2. The molding die of a key accessory according to claim 1, wherein: the right die assembly further comprises an ejection mechanism, and after die sinking, the ejection mechanism is used for ejecting products on the third forming block and the fourth forming block.

3. The molding die of a key accessory according to claim 2, wherein: the ejection mechanism comprises an ejection plate and a thimble connected with the ejection plate, and the ejection plate is positioned on the right side of the right die holder and is in sliding connection with the right die holder; the right die holder, the third forming block and the fourth forming block are all provided with through holes matched with the ejector pins, and the ejector pins extend into the through holes.

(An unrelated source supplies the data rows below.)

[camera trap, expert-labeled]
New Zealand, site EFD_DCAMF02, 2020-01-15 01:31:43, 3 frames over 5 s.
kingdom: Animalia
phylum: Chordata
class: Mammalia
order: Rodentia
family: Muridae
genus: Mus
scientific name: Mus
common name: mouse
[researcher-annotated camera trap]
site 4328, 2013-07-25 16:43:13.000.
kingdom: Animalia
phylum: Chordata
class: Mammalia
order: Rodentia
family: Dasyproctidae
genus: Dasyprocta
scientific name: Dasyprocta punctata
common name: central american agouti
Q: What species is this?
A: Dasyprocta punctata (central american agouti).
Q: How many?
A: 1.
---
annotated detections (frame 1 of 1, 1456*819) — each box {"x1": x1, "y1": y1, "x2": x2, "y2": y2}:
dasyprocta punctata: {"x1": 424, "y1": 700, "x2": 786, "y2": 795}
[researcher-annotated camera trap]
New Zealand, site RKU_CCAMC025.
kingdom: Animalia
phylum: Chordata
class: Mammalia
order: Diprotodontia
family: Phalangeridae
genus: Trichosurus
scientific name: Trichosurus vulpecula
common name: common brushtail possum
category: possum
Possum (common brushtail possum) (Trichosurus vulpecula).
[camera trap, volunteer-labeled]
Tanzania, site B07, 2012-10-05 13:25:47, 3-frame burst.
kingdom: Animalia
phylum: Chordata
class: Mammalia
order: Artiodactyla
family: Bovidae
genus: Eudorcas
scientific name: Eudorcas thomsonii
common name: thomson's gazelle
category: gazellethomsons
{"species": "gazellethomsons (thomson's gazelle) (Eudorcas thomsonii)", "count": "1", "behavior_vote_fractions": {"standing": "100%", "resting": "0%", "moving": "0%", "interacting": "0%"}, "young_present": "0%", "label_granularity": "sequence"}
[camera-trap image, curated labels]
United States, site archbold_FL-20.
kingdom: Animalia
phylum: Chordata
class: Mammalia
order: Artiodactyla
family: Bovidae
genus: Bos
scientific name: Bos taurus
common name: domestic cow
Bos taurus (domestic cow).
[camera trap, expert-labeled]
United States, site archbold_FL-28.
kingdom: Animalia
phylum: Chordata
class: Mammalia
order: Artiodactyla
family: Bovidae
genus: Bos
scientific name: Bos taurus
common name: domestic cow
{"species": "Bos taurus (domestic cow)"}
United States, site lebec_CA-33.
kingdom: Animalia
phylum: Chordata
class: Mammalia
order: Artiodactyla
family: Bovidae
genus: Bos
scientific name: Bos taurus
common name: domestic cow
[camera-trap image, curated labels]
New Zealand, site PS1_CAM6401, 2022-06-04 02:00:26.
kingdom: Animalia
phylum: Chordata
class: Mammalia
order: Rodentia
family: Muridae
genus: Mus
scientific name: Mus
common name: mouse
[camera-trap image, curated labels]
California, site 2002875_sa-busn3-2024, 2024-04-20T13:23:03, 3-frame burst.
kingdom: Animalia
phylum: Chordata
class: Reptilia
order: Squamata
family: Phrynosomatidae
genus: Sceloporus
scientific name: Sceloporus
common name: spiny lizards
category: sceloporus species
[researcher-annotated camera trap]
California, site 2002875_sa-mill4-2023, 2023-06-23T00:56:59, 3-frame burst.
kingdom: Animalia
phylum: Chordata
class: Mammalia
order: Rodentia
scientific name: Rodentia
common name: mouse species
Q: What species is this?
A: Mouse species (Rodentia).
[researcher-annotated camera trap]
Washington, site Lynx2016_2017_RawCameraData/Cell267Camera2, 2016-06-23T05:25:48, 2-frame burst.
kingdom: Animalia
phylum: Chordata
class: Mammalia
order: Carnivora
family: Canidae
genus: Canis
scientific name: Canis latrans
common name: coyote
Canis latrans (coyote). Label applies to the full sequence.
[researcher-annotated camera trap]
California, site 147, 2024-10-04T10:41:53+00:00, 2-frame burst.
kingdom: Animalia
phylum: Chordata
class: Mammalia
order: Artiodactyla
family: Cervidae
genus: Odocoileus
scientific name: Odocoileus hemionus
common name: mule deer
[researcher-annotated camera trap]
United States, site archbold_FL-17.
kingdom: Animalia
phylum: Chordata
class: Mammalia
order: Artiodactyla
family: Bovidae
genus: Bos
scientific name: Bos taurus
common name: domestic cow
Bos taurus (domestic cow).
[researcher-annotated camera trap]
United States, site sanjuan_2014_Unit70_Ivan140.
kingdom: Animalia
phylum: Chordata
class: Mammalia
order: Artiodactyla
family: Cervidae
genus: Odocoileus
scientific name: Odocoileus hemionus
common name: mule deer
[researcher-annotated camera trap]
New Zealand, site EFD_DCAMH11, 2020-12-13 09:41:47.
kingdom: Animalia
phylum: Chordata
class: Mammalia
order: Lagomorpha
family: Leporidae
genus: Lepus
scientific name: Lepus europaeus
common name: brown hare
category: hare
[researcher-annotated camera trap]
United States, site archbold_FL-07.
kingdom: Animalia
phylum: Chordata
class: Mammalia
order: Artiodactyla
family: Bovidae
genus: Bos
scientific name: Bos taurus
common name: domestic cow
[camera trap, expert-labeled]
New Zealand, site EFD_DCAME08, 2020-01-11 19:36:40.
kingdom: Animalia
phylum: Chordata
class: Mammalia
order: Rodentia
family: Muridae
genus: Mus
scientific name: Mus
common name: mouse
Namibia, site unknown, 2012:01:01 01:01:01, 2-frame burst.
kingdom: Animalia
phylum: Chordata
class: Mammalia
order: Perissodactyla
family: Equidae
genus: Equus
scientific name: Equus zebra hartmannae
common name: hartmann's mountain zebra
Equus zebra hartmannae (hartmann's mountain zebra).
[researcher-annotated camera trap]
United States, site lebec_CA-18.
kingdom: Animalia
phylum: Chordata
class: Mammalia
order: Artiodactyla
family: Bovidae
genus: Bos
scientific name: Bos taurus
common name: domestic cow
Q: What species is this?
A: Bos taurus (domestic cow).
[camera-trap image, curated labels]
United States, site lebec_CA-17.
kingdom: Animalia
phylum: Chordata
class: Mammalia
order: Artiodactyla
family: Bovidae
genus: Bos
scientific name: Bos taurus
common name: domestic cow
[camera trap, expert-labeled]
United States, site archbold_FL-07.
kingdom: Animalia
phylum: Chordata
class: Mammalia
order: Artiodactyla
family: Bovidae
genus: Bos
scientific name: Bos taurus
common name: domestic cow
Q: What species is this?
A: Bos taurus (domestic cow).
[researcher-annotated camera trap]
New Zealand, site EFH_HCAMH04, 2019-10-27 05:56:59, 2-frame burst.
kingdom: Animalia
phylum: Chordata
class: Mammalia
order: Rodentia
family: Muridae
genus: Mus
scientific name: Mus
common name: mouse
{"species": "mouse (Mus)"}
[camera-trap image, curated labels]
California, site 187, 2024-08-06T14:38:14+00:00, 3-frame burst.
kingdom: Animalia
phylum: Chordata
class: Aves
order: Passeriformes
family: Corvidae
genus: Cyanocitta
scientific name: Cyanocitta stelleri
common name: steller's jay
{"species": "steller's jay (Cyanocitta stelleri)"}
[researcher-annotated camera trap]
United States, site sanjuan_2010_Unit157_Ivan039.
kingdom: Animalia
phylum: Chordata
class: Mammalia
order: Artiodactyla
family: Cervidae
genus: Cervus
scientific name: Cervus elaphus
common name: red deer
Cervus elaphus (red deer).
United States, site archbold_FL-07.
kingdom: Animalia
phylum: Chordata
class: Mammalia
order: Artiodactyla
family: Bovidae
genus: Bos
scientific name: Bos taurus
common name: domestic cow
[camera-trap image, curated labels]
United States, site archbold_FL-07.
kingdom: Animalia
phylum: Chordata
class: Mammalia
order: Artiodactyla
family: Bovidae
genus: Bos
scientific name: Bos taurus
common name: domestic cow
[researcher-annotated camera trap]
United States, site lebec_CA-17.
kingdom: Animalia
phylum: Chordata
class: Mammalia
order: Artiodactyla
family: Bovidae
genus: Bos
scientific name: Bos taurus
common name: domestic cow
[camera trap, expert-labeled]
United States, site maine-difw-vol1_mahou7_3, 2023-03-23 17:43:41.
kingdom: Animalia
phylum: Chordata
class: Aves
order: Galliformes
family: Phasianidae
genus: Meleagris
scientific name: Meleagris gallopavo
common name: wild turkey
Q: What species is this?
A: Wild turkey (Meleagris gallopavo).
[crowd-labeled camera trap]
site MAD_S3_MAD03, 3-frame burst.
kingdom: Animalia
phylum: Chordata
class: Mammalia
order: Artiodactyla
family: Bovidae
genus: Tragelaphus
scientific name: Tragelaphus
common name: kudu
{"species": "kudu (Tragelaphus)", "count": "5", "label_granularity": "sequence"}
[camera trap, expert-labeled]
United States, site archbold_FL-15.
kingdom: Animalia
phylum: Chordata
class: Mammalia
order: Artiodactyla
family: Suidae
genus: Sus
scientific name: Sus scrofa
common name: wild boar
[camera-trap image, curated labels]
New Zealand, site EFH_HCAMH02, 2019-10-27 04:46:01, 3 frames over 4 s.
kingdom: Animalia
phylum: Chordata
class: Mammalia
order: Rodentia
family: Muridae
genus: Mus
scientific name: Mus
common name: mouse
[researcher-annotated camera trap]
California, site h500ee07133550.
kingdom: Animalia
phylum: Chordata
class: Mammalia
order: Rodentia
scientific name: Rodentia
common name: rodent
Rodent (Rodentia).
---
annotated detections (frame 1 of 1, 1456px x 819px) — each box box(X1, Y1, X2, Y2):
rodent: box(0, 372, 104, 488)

4. A key accessory forming die as defined in claim 3, wherein: the right side of right die holder is fixed with many guide bars, the liftout plate cup joints on the guide bar and can follow the axial slip of guide bar.

5. The molding die for a key accessory according to claim 4, wherein: the guide rod is sleeved with a spring, and the spring is positioned between the right die holder and the ejector plate.

6. The molding die for a key accessory according to any one of claims 1 to 5, wherein: the driving mechanism comprises an inclined guide post which is obliquely arranged, and a guide hole which is matched with the inclined guide post is formed in the sliding block.

7. The molding die for a key accessory according to any one of claims 1 to 5, wherein: the left die holder is fixedly provided with a left locating block, the left locating block is provided with a groove, the right die holder is fixedly provided with a right locating block, the right locating block is provided with a lug matched with the groove, and the lug is embedded in the groove during die assembly.